Steps To Train A Machine Learning Model With Amazon Sagemaker — First Look

SageMaker is a machine learning service managed by Amazon. It’s basically a service that combines EC2, ECR and S3 all together, allowing you to train complex machine learning models quickly and easily, and then deploy the model into a production-ready hosted environment. It provides many best-in-class built-in algorithms, such as Factorization Machines, XGBoost etc. It also allows you to train models using various machine learning frameworks, such as Apache MXNet, TensorFlow, and Scikit-learn.

A straightforward way to interact with SageMaker is using the notebook Instance. This process is described in detail by Amazon (link). We use SageMaker in a slightly different way. we only want to use SageMaker for the model training part, so that we can train a complex model on a large dataset without worrying about the messy infrastructural details. But the rest of the process (e.g., data preparation, making predictions) run locally. So, in our use case, we want to:

1. Interact with SageMaker jobs from local machine, without using SageMaker notebook Instance. Why? Well, there are a few advantages:

  • it takes a few minutes to start a notebook Instance, which is slow
  • unless you manually stop the instance, you will always be charged for the running instance, no matter if you are actively using it or not.

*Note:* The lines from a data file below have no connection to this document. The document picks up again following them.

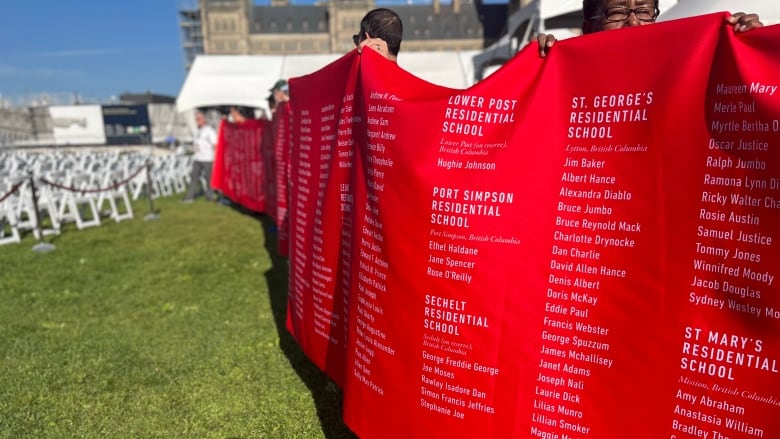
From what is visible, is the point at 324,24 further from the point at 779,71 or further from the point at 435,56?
the point at 779,71

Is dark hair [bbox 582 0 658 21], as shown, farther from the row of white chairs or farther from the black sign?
the black sign

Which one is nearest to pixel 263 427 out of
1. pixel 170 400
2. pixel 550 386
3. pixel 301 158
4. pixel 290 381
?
pixel 290 381

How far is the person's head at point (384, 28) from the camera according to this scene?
2914mm

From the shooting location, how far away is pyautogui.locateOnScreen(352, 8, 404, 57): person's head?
115 inches

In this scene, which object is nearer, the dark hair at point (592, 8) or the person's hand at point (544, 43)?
the person's hand at point (544, 43)

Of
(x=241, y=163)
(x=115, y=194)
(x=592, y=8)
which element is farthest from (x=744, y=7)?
(x=115, y=194)

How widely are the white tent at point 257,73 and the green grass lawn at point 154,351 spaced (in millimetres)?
10364

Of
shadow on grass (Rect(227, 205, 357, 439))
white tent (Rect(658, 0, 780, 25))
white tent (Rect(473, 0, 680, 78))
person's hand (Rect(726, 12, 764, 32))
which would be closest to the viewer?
person's hand (Rect(726, 12, 764, 32))

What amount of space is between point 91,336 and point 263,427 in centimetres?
236

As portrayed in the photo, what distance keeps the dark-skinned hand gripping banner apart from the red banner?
7.26 m

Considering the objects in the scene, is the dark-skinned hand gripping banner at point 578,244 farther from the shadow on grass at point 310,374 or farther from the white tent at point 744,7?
the white tent at point 744,7

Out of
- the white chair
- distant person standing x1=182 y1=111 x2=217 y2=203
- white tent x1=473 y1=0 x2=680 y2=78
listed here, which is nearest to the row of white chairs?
the white chair

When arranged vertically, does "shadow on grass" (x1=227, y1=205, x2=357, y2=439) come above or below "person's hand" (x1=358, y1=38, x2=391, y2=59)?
below

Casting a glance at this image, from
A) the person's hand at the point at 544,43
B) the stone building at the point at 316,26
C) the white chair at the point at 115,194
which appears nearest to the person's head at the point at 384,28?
the person's hand at the point at 544,43
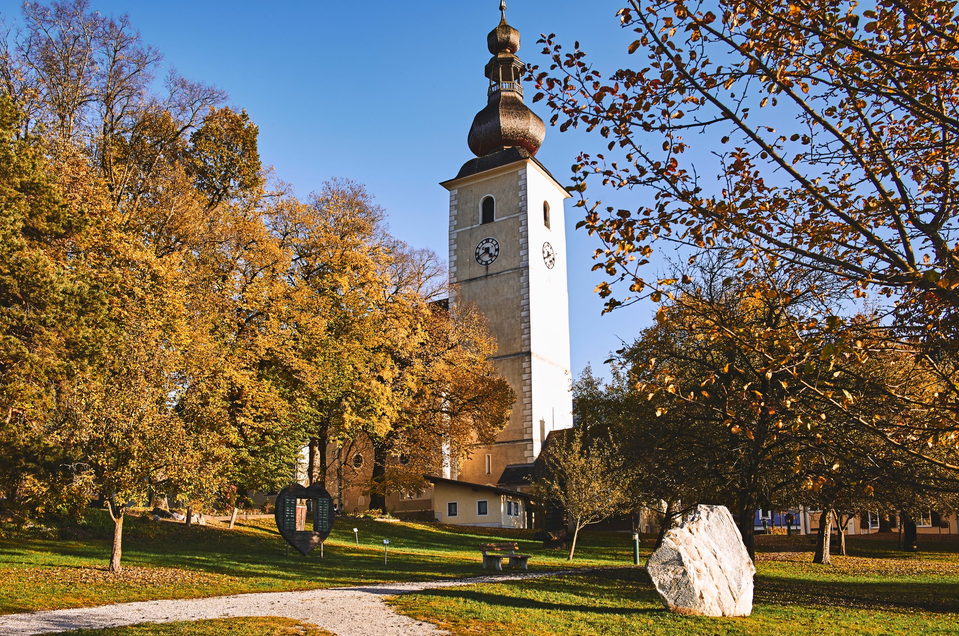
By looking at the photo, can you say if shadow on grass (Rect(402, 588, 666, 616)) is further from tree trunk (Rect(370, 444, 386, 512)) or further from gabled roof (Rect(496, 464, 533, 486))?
gabled roof (Rect(496, 464, 533, 486))


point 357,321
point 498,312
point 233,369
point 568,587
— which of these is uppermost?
point 498,312

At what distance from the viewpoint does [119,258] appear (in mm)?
23344

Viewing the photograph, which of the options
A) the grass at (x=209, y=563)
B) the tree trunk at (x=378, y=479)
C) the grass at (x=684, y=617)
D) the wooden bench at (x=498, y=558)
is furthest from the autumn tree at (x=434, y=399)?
the grass at (x=684, y=617)

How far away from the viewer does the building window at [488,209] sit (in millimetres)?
52656

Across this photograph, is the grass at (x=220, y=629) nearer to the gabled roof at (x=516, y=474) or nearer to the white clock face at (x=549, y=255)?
the gabled roof at (x=516, y=474)

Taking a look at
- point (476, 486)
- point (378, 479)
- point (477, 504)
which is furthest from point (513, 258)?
point (378, 479)

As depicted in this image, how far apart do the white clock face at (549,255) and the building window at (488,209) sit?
396cm

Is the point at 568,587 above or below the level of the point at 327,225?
below

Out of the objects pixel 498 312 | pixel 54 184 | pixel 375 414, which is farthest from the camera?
pixel 498 312

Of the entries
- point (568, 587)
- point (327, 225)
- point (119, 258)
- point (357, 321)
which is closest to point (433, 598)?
point (568, 587)

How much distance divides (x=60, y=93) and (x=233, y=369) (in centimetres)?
1104

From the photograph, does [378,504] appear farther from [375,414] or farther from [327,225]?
[327,225]

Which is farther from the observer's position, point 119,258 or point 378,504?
point 378,504

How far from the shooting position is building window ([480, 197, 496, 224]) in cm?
5266
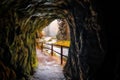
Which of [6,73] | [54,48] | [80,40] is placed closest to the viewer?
[6,73]

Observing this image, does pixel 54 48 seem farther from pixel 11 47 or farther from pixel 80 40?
pixel 80 40

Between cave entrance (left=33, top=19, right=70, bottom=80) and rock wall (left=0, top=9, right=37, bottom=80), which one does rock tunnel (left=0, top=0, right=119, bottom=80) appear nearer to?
rock wall (left=0, top=9, right=37, bottom=80)

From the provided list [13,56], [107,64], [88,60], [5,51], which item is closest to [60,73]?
[13,56]

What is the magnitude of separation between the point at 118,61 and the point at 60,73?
6.95 metres

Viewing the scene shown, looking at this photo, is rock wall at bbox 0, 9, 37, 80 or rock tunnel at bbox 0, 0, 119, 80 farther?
rock wall at bbox 0, 9, 37, 80

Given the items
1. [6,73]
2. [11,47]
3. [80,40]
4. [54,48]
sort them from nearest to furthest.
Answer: [6,73] → [80,40] → [11,47] → [54,48]

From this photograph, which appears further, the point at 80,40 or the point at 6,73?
the point at 80,40

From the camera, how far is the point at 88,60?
550 cm

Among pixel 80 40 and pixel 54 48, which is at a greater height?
pixel 80 40

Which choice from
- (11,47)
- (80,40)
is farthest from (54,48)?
(80,40)

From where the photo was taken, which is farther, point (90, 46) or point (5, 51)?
point (5, 51)

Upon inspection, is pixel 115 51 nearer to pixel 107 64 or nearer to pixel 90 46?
pixel 107 64

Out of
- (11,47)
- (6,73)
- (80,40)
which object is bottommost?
(6,73)

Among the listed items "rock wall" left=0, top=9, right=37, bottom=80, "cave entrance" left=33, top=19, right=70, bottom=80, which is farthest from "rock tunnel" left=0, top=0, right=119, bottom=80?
"cave entrance" left=33, top=19, right=70, bottom=80
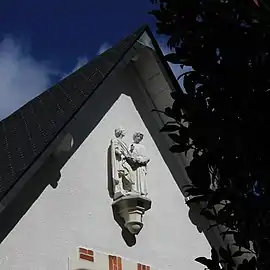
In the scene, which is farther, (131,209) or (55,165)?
(131,209)

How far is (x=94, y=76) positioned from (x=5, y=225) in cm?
248

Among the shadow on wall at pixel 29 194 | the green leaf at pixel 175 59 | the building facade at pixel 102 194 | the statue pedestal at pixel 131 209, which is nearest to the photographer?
the green leaf at pixel 175 59

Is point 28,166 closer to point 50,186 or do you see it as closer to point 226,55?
point 50,186

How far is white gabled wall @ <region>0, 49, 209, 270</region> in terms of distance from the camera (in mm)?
7289

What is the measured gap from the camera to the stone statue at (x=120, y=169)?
8.31m

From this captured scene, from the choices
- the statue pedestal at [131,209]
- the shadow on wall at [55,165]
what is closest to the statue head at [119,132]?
the shadow on wall at [55,165]

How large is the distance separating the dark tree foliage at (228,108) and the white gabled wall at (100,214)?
149 inches

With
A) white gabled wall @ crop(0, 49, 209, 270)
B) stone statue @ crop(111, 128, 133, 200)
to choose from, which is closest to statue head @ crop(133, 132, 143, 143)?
white gabled wall @ crop(0, 49, 209, 270)

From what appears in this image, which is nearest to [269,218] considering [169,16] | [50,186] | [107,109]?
[169,16]

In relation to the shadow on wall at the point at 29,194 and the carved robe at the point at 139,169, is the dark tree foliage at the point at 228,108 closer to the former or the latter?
the shadow on wall at the point at 29,194

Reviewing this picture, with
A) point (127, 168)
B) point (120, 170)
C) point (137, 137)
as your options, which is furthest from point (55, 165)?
point (137, 137)

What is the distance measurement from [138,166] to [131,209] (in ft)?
1.98

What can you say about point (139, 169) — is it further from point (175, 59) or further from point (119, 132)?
point (175, 59)

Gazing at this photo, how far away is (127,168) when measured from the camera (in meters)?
8.47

On the other hand, if you submit the training job from local machine, you will only be charged for the model training part
  • if the code sits locally, you can use your IDE to debug, and use github for version control

2. Access the trained model locally, so that we can

  • look at the details of the model, instead of using the model as a black box
  • make predictions locally, and use the model in our own way

The rest of this post will cover how we did that in 5 steps:

  1. Set up your local machine, so that you can interact with SageMaker jobs locally.
  2. Prepare your data
  3. Submit the training job
  4. Download the trained model
  5. Make predictions locally

At the end, we’ll also briefly show you how to use SageMaker’s hyperparameter tuner which helps you tune the machine learning model.

SET UP YOUR LOCAL MACHINE

To interact with SageMaker jobs programmatically and locally, you need to install the sagemaker Python API, and AWS SDK for python. You can install them by running pip install sagemaker boto3

The easiest way to test if your local environment is ready, is by running through a sample notebook, for example, An Introduction to Factorization Machines with MNIST. Run this sample notebook, and check if you need to install additional packages, or if any AWS credential information is missing.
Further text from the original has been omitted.